Source code for tidytcells.ig._get_aa_sequence
from tidytcells._resources import HOMOSAPIENS_IG_AA_SEQUENCES
from tidytcells import _utils
from tidytcells._utils import Parameter
from typing import Dict, Optional
SUPPORTED_SPECIES_AND_THEIR_AA_SEQUENCES = {
"homosapiens": HOMOSAPIENS_IG_AA_SEQUENCES,
}
[docs]
def get_aa_sequence(
symbol: Optional[str] = None,
species: Optional[str] = None,
gene: Optional[str] = None,
) -> Dict[str, str]:
"""
Look up the amino acid sequence of a given IG allele.
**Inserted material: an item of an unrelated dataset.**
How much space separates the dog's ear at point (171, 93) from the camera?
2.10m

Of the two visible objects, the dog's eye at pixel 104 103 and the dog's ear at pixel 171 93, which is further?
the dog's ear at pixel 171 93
.. topic:: Supported species
- ``"homosapiens"``
:param symbol:
Standardized allele symbol.
Note that the symbol must be specified to the level of the allele.
Note that some alleles, notably those of non-functional genes, will not have resolvable amino acid sequences.
:type symbol:
str
:param species:
Species to which the IG gene in question belongs (see above for supported species).
Defaults to ``"homosapiens"``.
:type species:
str
:param gene:
Alias for `symbol`.
:type gene:
str
:return:
A dictionary with keys corresponding to names of different sequence regions within the allele, and values corresponding to their amino acid sequences.
:rtype:
Dict[str, str]
.. topic:: Example usage
Get amino acid sequence information about the human V gene IGHV1-18*02.
>>> tt.ig.get_aa_sequence(gene="IGHV1-18*02", species="homosapiens")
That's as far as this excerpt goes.